Tag Archives: grant

On Our Nightstand, October 5th-11th

Here’s what we’re reading this week at Diesel!

Anna in Brentwood
Half Empty
By David Rakoff
As in his previous collection–Don’t Get Too Comfortable, one of my favorite books of essays ever–the pieces in this book delve into a vast array of subjects with Rakoff’s perversely reassuring pessimism.

Grant in Oakland
Zero Decibels: The Quest for Absolute Silence
By George Michelsen Foy
A personal journey through one of the noisiest places on earth – New York City – and its opposites – a snowy forest, an underground mine, an anechoic chamber – in search of absolute silence and what that means.

John Evans
Introduction to Sufism: The Inner Path of Islam
By Eric Geoffroy
Why not take a good look at the heart of Islam and its messages of universal tolerance, love, and peace? I can’t think of a reason.

» SUPPLIED DATA:
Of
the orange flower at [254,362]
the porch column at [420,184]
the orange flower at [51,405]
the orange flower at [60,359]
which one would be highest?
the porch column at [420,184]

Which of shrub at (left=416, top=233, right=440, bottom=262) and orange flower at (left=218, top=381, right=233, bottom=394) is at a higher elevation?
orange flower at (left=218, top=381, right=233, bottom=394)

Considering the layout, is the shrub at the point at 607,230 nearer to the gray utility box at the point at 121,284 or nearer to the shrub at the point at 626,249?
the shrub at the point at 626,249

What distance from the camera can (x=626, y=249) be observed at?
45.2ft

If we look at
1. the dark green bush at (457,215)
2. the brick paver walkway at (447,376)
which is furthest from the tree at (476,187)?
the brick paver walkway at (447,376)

» WORK TO DO: Write out the stretch of the bookstore reading list from "Here’s what we’re" through "what that means." again, with "snowy forest" swapped for "quiet desert".

» TASK OUTPUT:
Here’s what we’re reading this week at Diesel!

Anna in Brentwood
Half Empty
By David Rakoff
As in his previous collection–Don’t Get Too Comfortable, one of my favorite books of essays ever–the pieces in this book delve into a vast array of subjects with Rakoff’s perversely reassuring pessimism.

Grant in Oakland
Zero Decibels: The Quest for Absolute Silence
By George Michelsen Foy
A personal journey through one of the noisiest places on earth – New York City – and its opposites – a quiet desert, an underground mine, an anechoic chamber – in search of absolute silence and what that means.